Quais são os seus passos seguintes? Como
reage a esta morte terrível e ao mesmo tempo embaraçosa? Que pode fazer ele,
praticamente um desconhecido para aquela mulher, para remediar uma situação que
já não tem remédio? Deverá telefonar, avisar alguém? Mas quem? O marido
atraiçoado é o único que poderá contactar, mas que lhe dirá – que a sua mulher
lhe morreu nos braços, momentos antes de consumar o adultério?
Todas estas questões abrem a narrativa
de um livro que possui todos os ingredientes para cativar-nos e deixar-nos
empolgados. Apresenta-nos uma ação que é entrelaçada com um desfiar contínuo de
pensamentos, de divagações e de paralelismos que mexem connosco, que nos fazem
vestir a pele das personagens, sobretudo a do protagonista e narrador, imaginar
como reagiríamos se estivéssemos no seu lugar, concordar ou discordar com os
seus passos e decisões e sobretudo refletir sobre as inúmeras questões que lhe
vão povoando os dias e as noites de insónia.
A obra termina com um epílogo que
consiste na transcrição do discurso que Marías proferiu aquando da entrega de
um prémio que o galardoou pela criação desta obra. Desse discurso transcrevo
aqui algumas passagens que considero importantíssimas para compreendermos o
verdadeiro teor e mensagem de Amanhã
na batalha pensa em mim:
“As
pessoas talvez consistam, em suma, tanto no que são como no que não foram,
tanto no comprovável e quantificável e recordável como no mais incerto,
indeciso e esfumado, talvez sejamos feitos em partes iguais do que foi e do que
podia ter sido.” (pág. 377)
“Recorda-se
que todos vivemos parcial e permanentemente enganados ou então enganando,
contando apenas uma parte, ocultando outra parte e nunca as mesmas partes às
diferentes pessoas que nos rodeiam.” (pág. 377)
Estes fragmentos são, na minha
opinião, perfeitos.
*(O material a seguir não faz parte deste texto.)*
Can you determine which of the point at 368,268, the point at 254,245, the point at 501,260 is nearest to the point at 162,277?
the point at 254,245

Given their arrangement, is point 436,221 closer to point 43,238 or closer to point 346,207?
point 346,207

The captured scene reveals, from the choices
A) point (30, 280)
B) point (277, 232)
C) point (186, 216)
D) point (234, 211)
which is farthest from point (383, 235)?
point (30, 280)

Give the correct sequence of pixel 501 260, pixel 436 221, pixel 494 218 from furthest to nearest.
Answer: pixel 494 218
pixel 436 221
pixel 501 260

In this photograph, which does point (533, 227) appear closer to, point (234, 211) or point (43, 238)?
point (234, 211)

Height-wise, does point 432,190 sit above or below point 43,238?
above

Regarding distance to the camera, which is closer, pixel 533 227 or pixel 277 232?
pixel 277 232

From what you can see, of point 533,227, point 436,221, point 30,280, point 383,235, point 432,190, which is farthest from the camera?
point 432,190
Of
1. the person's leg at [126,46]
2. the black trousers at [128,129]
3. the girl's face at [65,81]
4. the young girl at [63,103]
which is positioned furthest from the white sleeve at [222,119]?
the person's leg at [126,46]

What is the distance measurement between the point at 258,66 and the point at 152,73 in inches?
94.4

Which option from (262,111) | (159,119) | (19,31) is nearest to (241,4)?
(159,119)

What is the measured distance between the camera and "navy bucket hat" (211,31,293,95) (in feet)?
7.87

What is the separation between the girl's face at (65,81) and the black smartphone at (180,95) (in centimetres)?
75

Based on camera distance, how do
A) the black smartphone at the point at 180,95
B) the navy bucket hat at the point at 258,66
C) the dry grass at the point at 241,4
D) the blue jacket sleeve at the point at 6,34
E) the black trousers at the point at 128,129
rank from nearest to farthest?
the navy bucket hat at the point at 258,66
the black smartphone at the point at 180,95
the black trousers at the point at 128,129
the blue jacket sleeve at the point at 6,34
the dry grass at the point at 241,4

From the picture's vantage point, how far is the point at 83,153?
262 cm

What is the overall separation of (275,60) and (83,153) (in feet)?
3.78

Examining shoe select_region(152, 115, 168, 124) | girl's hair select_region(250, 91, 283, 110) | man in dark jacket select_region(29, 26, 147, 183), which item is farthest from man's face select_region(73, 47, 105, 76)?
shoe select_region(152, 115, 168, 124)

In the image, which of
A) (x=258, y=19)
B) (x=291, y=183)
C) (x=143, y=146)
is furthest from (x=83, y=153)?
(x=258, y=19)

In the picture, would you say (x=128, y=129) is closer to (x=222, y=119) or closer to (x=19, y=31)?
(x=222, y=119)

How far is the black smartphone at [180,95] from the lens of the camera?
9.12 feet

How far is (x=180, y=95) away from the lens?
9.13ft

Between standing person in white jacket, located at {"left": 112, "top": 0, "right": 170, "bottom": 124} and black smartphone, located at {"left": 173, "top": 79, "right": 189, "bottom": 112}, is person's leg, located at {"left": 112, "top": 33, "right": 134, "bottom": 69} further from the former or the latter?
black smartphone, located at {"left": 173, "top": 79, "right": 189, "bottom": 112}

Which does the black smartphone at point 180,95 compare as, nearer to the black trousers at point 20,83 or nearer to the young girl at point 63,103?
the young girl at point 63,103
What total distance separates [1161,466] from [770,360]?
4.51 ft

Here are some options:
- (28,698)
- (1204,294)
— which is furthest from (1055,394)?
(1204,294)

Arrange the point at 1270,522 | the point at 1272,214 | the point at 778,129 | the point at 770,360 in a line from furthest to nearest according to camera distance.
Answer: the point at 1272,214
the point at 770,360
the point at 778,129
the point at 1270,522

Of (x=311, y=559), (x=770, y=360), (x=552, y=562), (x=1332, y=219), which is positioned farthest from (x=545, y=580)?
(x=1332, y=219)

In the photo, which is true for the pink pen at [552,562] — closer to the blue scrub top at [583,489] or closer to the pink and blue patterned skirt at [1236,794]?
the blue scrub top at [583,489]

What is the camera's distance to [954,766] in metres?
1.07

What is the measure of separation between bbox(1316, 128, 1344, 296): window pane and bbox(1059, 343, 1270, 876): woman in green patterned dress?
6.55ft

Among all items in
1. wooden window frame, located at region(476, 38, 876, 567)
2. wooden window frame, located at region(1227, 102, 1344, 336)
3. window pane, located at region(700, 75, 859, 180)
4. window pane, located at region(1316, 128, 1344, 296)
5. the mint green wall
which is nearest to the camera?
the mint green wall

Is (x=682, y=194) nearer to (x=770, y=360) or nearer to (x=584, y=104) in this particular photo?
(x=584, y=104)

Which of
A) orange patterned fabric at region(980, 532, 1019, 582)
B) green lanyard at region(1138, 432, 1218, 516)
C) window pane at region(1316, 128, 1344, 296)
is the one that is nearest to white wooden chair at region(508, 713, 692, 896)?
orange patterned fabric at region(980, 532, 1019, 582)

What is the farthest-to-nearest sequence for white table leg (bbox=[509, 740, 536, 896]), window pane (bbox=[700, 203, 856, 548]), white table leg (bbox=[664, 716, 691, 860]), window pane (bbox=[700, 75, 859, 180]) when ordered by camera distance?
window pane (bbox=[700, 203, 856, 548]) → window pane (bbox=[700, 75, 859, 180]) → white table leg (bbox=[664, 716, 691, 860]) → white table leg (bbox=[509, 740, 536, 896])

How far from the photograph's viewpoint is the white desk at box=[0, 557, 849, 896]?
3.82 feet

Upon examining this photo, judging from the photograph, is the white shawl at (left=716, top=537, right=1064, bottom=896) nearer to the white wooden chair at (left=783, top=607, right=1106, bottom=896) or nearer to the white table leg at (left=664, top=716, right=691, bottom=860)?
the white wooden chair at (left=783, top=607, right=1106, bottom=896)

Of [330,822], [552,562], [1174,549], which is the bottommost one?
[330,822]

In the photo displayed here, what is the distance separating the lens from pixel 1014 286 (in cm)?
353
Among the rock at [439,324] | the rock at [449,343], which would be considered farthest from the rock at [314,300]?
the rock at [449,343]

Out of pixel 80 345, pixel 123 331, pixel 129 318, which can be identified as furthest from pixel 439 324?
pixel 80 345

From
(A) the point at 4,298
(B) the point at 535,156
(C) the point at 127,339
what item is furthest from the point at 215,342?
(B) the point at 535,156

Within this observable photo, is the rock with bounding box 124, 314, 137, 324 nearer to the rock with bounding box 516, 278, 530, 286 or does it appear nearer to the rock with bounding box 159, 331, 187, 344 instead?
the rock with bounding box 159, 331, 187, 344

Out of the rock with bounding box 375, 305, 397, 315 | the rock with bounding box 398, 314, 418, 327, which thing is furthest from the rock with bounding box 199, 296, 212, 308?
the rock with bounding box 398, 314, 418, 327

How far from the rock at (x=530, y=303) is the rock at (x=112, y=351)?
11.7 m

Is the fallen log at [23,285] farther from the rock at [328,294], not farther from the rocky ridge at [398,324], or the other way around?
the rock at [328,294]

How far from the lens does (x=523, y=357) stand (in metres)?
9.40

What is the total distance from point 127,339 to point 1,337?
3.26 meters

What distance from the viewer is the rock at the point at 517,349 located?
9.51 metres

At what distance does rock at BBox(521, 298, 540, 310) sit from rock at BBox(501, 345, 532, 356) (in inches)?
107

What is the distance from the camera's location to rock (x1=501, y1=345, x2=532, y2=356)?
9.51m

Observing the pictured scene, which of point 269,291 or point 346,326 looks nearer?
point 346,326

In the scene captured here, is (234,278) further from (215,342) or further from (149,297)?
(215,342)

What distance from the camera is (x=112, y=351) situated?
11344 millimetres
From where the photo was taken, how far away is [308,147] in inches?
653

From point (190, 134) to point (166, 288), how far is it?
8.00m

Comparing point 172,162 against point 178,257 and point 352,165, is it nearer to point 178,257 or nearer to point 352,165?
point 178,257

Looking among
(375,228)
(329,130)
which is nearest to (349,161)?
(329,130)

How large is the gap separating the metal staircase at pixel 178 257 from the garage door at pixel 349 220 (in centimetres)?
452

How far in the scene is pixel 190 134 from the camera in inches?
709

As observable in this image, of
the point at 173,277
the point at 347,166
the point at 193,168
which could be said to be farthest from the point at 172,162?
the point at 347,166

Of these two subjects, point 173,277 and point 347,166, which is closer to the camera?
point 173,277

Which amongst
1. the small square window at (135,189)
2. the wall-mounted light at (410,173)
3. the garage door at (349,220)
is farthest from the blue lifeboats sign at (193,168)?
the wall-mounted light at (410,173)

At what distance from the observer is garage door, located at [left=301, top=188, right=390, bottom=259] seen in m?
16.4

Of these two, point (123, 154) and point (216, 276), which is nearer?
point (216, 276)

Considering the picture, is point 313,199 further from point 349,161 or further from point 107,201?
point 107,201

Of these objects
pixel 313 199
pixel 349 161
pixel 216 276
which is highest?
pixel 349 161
Mostram em palavras, de forma nua e crua, sem subterfúgios,
como somos. Como nós, seres humanos, por um lado, somos uma soma daquilo que
fazemos, pomos em prática e daquilo que por isto ou por aquilo apenas ficou
pela ideia, pela vontade, pelo sonho e não se realizou. Mostra por outro que
nunca somos verdadeiramente transparentes para com os outros como também estes
não o são connosco e que aquilo que deixamos transparecer ou saber não é o
mesmo, não é igual consoante quem temos à nossa frente.
Estas são assim as ideias fundamentais
que atravessam a obra, bem como a morte, principalmente aquela que é inesperada,
ou na qual temos alguma participação, que nos atormenta e nos mantém “haunted”,
ou seja, (e segundo o autor, um filólogo inglês), nos amaldiçoa e nos mantém
debaixo do seu encantamento. Tudo isto aliado a um punhado de personagens muito
bem desenhadas, que encaixam com primor numa narrativa, que volto a frisar, nos
permite “viver dentro da cabeça” do protagonista, seguir-lhe o que lhe vai na
alma à medida que os dias vão passando, desde o fatídico acontecimento que, tal
como ele sabe, não permitirá que jamais se esqueça do nome de Marta Téllez – “Que pena saber o teu nome embora já não
conheça o teu rosto amanhã…” (pág. 201)
Termino esta opinião referindo que o
título da obra, bem como o de Coração
tão branco provêm de obras de Shakespeare e que são mais uma evidência
do quanto a língua e cultura inglesas são caras ao autor e do quanto
influenciam a sua criação literária. Também não posso deixar de mencionar que
as tiradas cómicas que ajudam a abrilhantar uma obra já de si representativa de
literatura com letra maiúscula representam muito bem o característico humor
britânico J
Só me resta dizer – Bravo, Javier
Marías! E quero mais! Muito mais!
Nota – 09 /10
Sinopse
Victor
Francés, um guionista frustrado, é convidado a jantar em casa de Marta Téllez,
uma bela mulher casada que mal conhece e cujo marido está em viagem. Sem saber
bem o que esperar, Victor apercebe-se, a dada altura, do carácter romântico
deste convite… No entanto, antes de consumar o adultério, Marta sente-se mal e
cai morta à sua frente. Numa Madrid invernosa e noturna, Víctor foge daquela
casa para nunca mais ser o mesmo. Para trás, deixou sozinha uma criança de dois
anos, filho de Marta, que dormia num dos quartos. Que fazer com o cadáver?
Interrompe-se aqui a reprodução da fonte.